Taejo of Goryeo (January 31, 877 – July 4, 943), also known as Taejo Wang Geon (Wang Kon, 왕건), was the founder of the Goryeo Dynasty, which ruled Korea from the 10th to the 14th century. Taejo ruled from 918 to 943.
Taejo was born in 877 and was a descendant of a merchant family at Songdo (present-day Kaesŏng), who controlled trade on the Yeseong River. His father, Wang Ryung (왕륭, 王隆), gained much wealth from trade with China. His ancestors were known to have lived within ancient Goguryeo boundaries, thus making Wang Geon a man of Goguryeo by descent. Rise to power
Taejo began his career in the turbulent Later Three Kingdoms period (후삼국 시대; 後三國時代). In the later years of Silla, many local leaders and bandits rebelled against the rule of Queen Jinsung, who did not have strong enough leadership or policies to improve the condition of the people. Among those rebels, Gung Ye (궁예; 弓裔) of the northwestern region and Gyeon Hwon (견훤; 甄萱) of the southwest gained more power. They defeated and absorbed many of the other rebel groups as their troops marched against local Silla officials and bandits. In 895, Gung Ye led his forces into the far northwestern part of Silla, where Songdo was located. Taejo's father, Wang Ryung, along with many local clans, quickly surrendered to Gung Ye. Wang Geon followed his father into service under Gung Ye, the future leader of Taebong, and he began his service under Gungye's command.
Wang Geon's ability as a military commander was soon recognized by Gung Ye, who promoted him to general and even regarded him as his brother. In 900, he led a successful campaign against local clans and the army of Later Baekje in the Chungju area, gaining more fame and recognition from the king. In 903, he led a famous naval campaign against the southwestern coastline of Hubaekje (keum-sung, later Naju), while Gyeon Hwon was at war against Silla. He led several more military campaigns, and also helped conquered people who lived in poverty under Silla rule. The public favored him due to his leadership and generosity.
In 913, he was appointed as prime minister of the newly renamed Taebong. Its king, Gung Ye, whose leadership helped found the kingdom but who began to refer to himself as the Buddha, began to persecute people who expressed their opposition against his religious arguments. He executed many monks, then later even his own wife and two sons, and the public began to turn away from him. His costly rituals and harsh rule caused even more opposition. Rise to the throne and founding of Goryeo Monarchs of Korea Goryeo
In 918, four top-ranked generals of Taebong — Hong Yu (홍유; 洪儒), Bae Hyeongyeong (배현경; 裵玄慶), Shin Sung-gyeom (신숭겸; 申崇謙) and Bok Jigyeom (복지겸; 卜智謙)—met secretly and agreed to overthrow Gung Ye's rule and crown Wang Geon as their new king. Wang Geon first opposed the idea but later agreed to their plan. The same year Gung Ye was overthrown and killed near the capital, Cheorwon. The generals installed Wang Geon as the new king of this short-lived state. He renamed the kingdom Goryeo, thus beginning the Goryeo Dynasty. The next year he moved the capital back to his hometown, Gaegyeong.

[What to do]
• 1. Can you retype the stretch of the passage on Taejo of Goryeo from "Wang Geon's ability" through "leadership and generosity."?
• 2. Answer these from the passage on Taejo of Goryeo:
(a) What was the name of Taejo's father?
(b) In what year was Wang Geon appointed prime minister of Taebong?
(c) To which city did he move the capital the year after he became king?

(Excerpts of bounding box data)
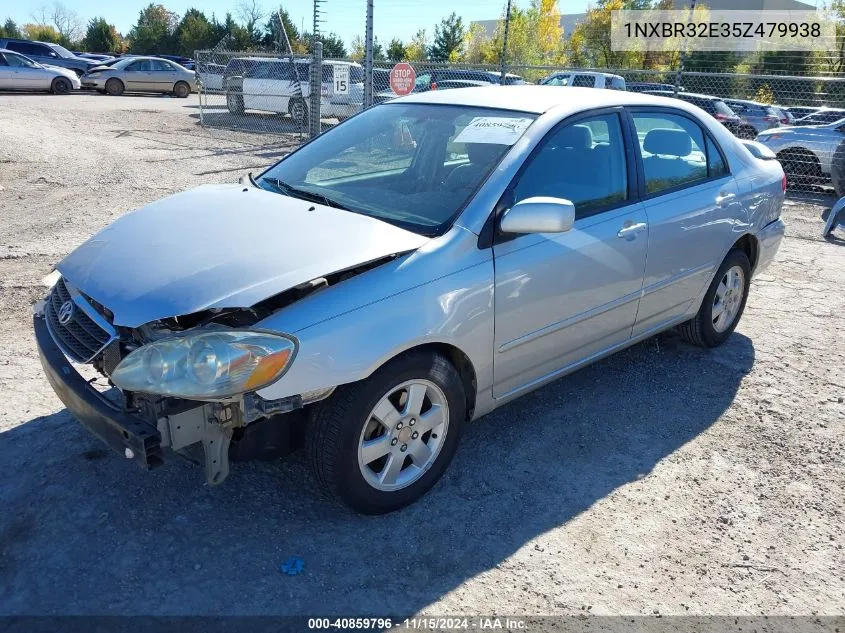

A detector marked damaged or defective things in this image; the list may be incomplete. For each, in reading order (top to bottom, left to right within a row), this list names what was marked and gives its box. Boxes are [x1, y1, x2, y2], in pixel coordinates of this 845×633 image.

crumpled hood [56, 180, 428, 324]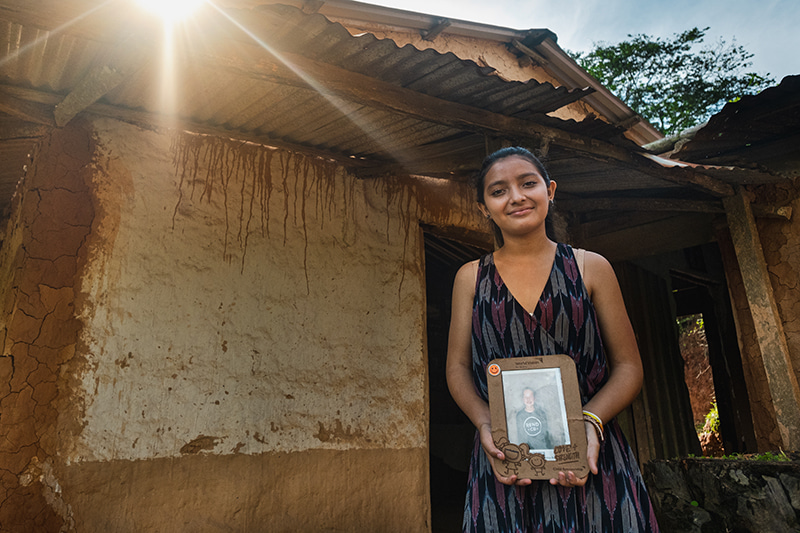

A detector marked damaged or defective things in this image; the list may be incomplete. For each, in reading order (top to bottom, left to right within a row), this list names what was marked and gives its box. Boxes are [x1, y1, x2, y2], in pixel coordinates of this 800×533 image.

cracked mud wall [0, 114, 484, 528]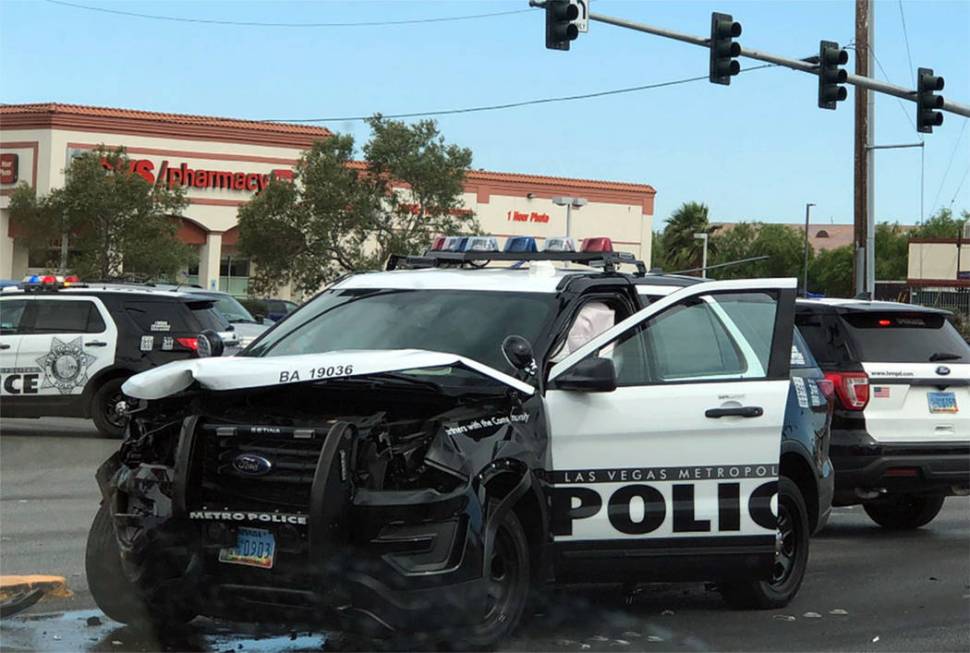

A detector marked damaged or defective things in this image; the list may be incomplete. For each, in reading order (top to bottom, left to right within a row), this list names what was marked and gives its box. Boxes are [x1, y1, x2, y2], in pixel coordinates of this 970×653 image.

broken front bumper [99, 416, 492, 636]
crumpled hood [123, 348, 536, 400]
damaged police suv [87, 250, 804, 648]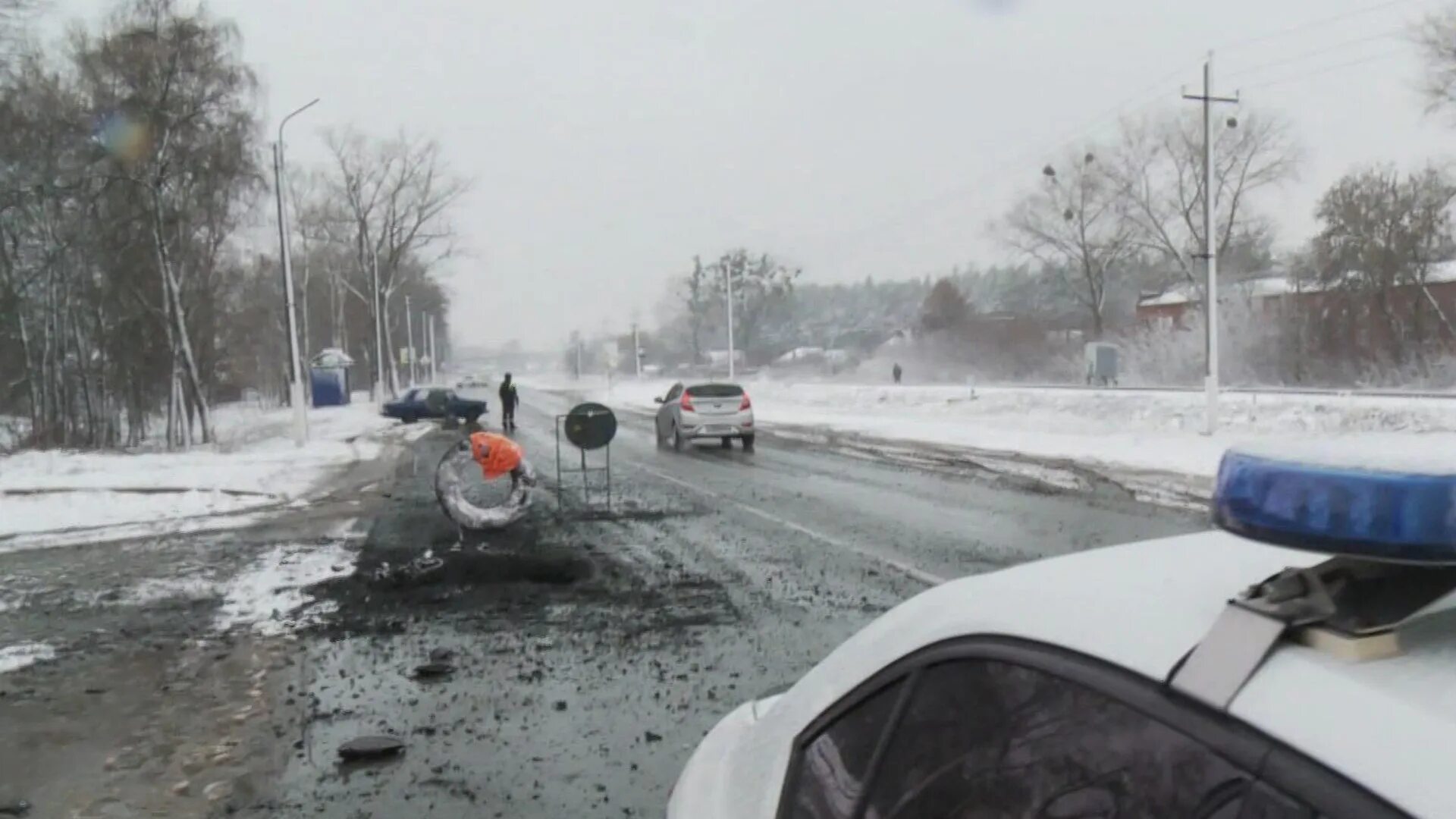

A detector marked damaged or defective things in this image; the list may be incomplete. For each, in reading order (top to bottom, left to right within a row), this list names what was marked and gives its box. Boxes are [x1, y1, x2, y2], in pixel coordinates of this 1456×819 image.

damaged asphalt [0, 391, 1205, 816]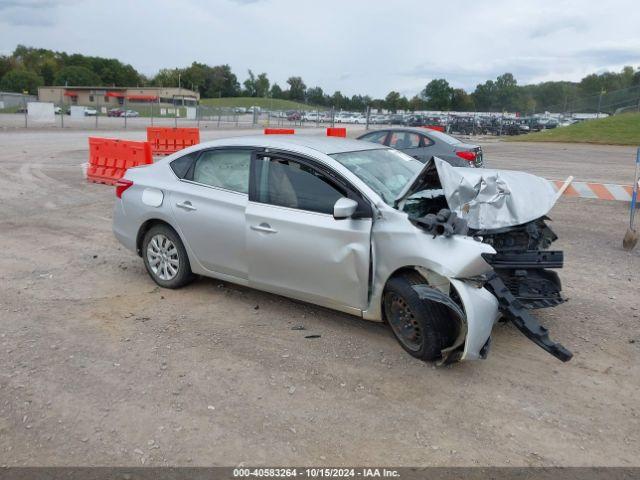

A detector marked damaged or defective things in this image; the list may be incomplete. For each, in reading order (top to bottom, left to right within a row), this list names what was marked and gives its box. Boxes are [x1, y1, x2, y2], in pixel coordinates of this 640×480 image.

crumpled hood [436, 158, 560, 230]
damaged silver car [112, 135, 572, 364]
broken plastic part [412, 284, 468, 366]
broken plastic part [488, 272, 572, 362]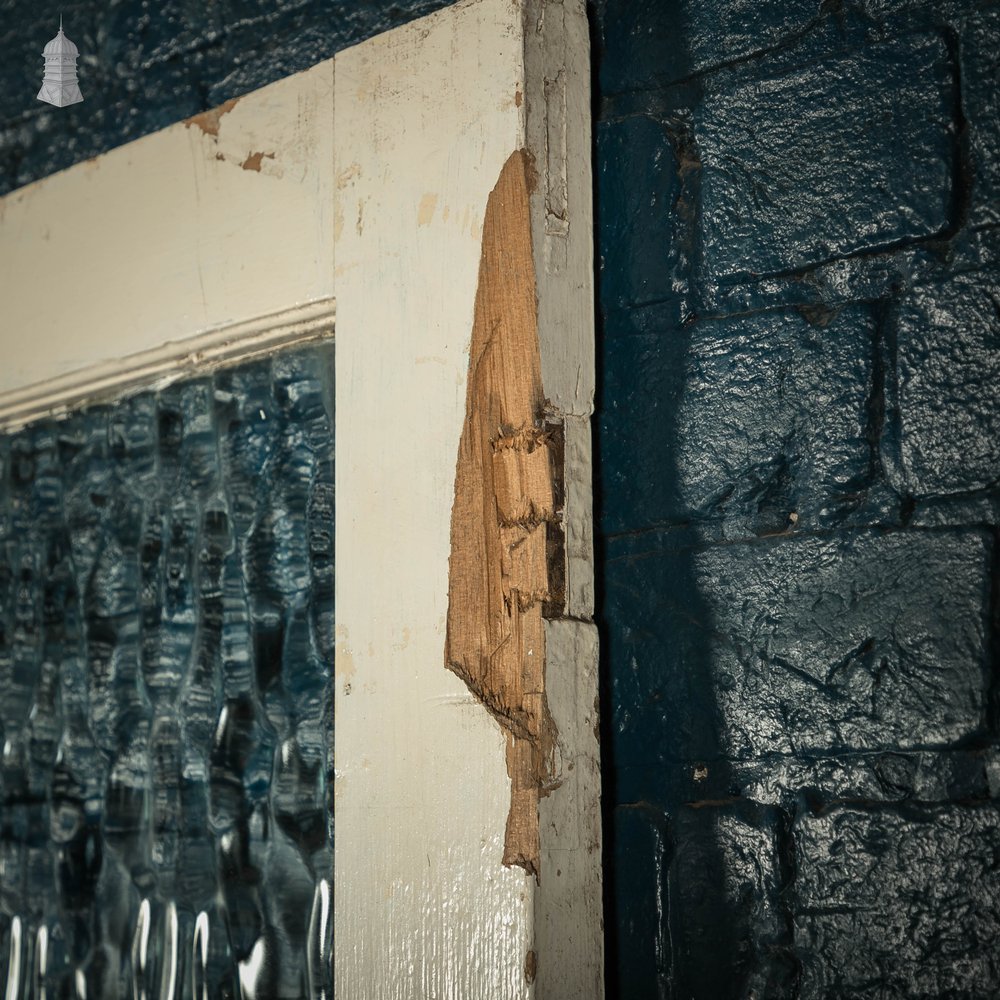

[Answers for the tasks]
• 1.
Wang Geon's ability as a military commander was soon recognized by Gung Ye, who promoted him to general and even regarded him as his brother. In 900, he led a successful campaign against local clans and the army of Later Baekje in the Chungju area, gaining more fame and recognition from the king. In 903, he led a famous naval campaign against the southwestern coastline of Hubaekje (keum-sung, later Naju), while Gyeon Hwon was at war against Silla. He led several more military campaigns, and also helped conquered people who lived in poverty under Silla rule. The public favored him due to his leadership and generosity.

• 2.
(a) Wang Ryung
(b) 913
(c) Gaegyeong